If even the best poker players have “tells” when they are bluffing, then surely there must be a way to catch scientists that fake their data. To this end, Jeff Hancock, a professor of communications at Stanford University, reckons that corner-cutting researchers will try to obscure the offending sections of their papers with particularly hard-to-understand language.
Along with graduate student David Markowitz, Hancock set about analyzing papers known to be fraudulent to reveal these “tells.” They developed an “obfuscation index,” scoring the language of a study based on its use of jargon, abstract phrases, positive-emotion terms, and the like.
After filtering the data, Hancock and Markowitz were left with 250 retracted papers once published in life-sciences journals between 1973 and 2013. They compared with unretracted papers on the same topics, in the same journals, published in the same years. The results were published in the Journal of Language and Social Psychology.

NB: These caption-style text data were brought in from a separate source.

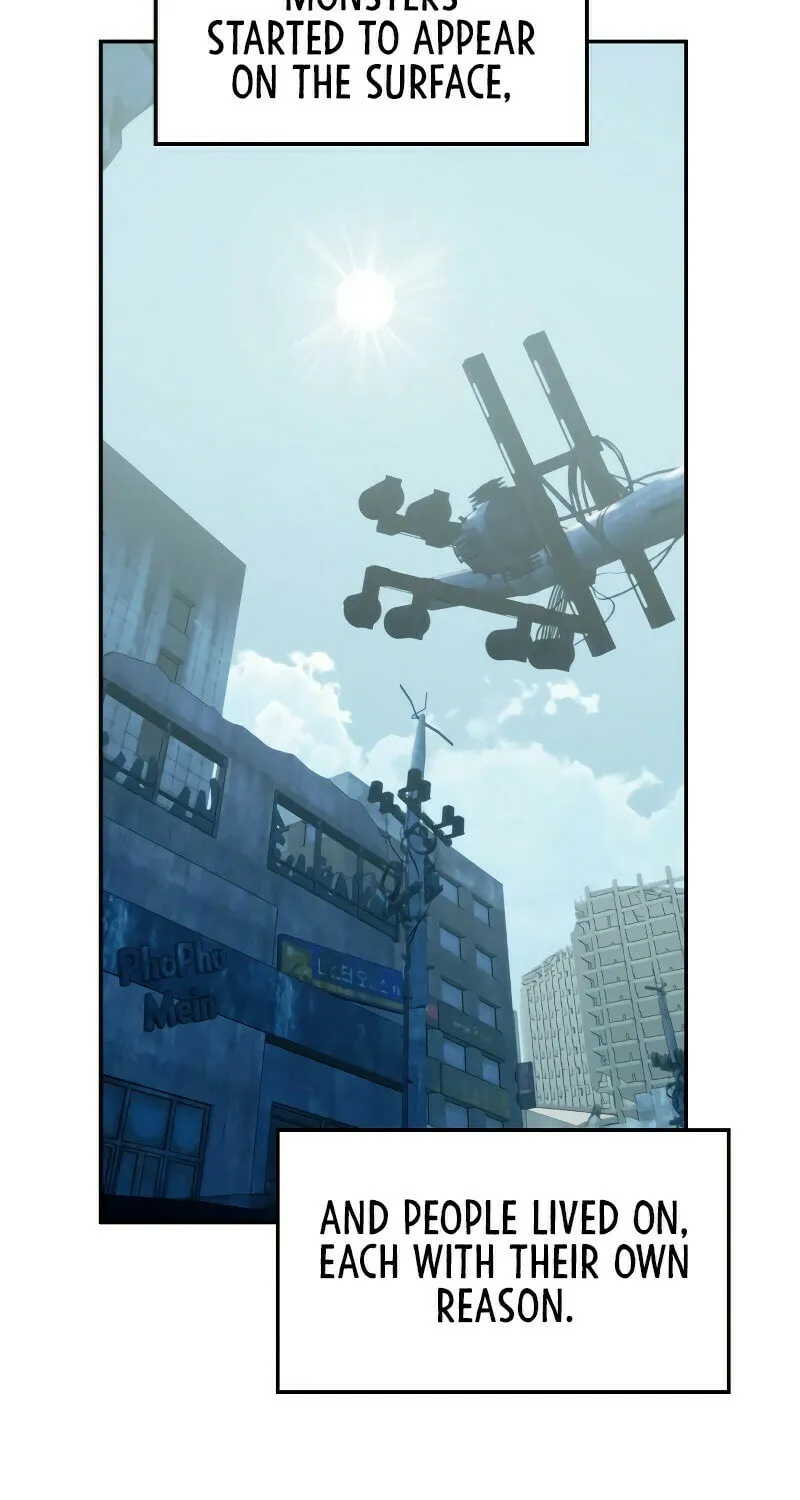Read Surviving the Apocalypse chapter 55 image 119 on Lezhin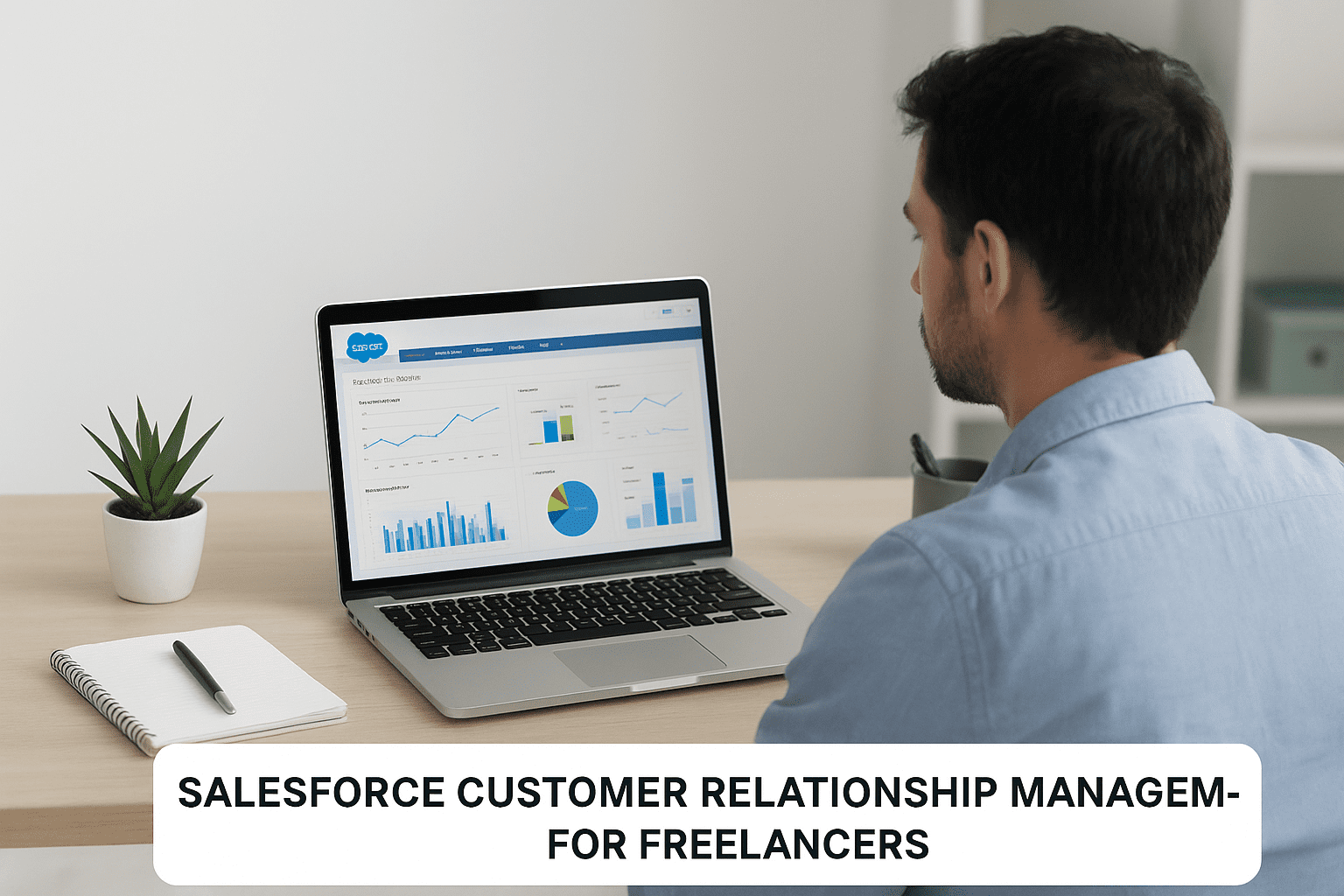 salesforce customer relationship management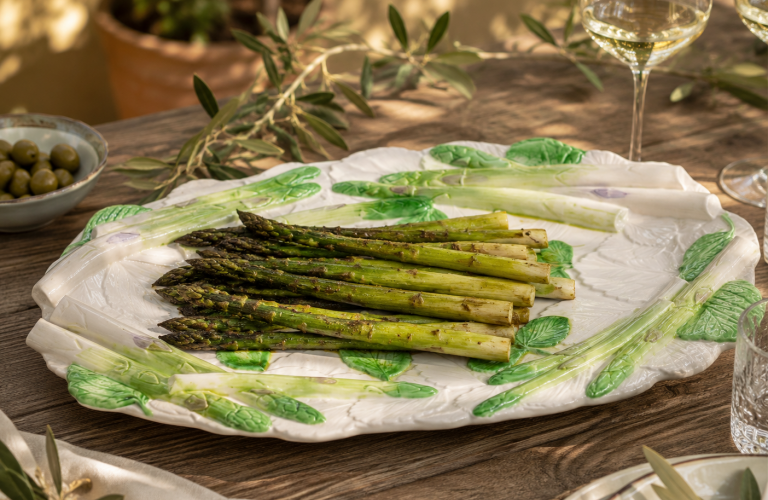 Asperges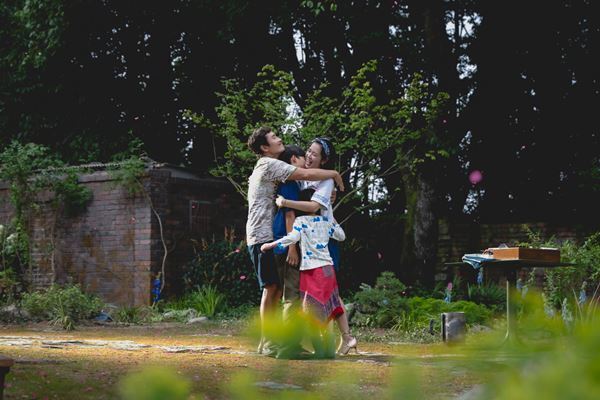 パク・チャヌク監督、イ・ビョンホンらによる特別メッセージも！ 映画『NO OTHER CHOICE（英題）』日本公開決定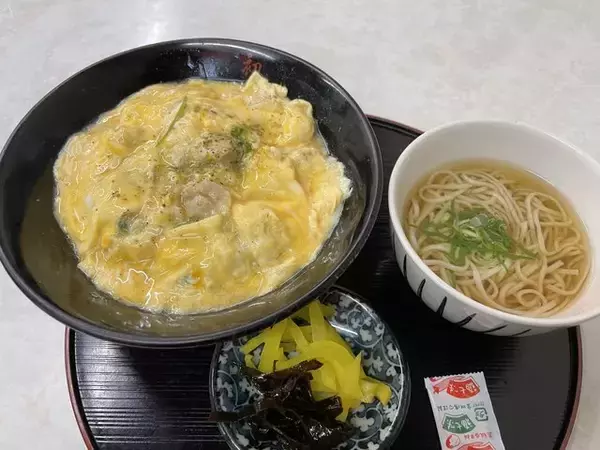 「【京都】丸太町河原町周辺のおすすめランチ８軒！極厚カツサンドからラーメンまで【まとめ】」の画像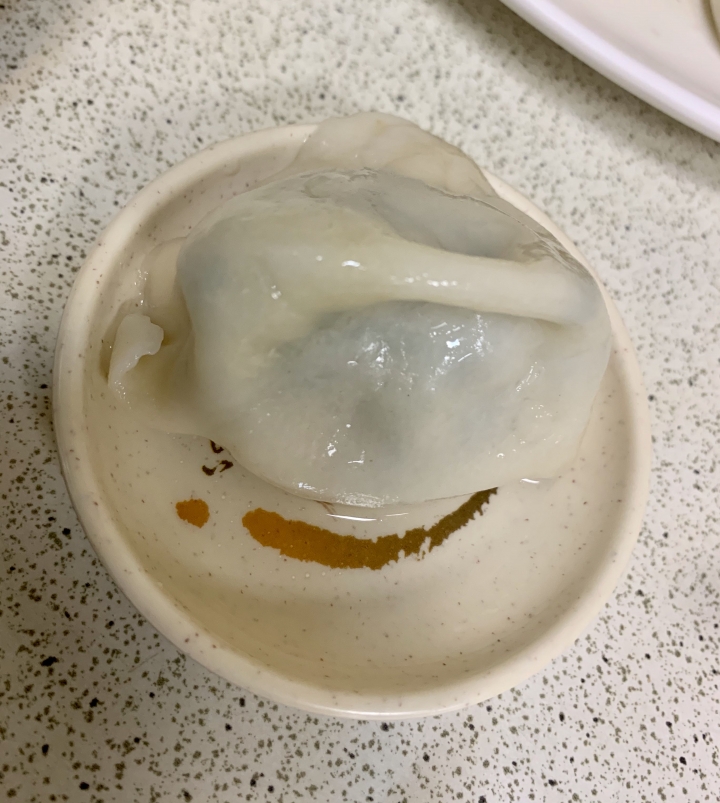 義聚東劉家水餃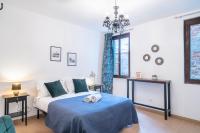 Standard Doppelzimmer mit Gemeinschaftsbad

“Fraudulent papers had about 60 more jargon-like words per paper compared to unretracted papers,” Markowitz said. In fact, fraudulent papers scored higher on the obfuscation index even when compared with papers that were retracted for other reasons, such as plagiarism or inadvertent mistakes. The authors hope to hone the index and turn in to a software tool.
“Science fraud is of increasing concern in academia, and automatic tools for identifying fraud might be useful,” Hancock said. “But there is a very high error rate that would need to be improved.”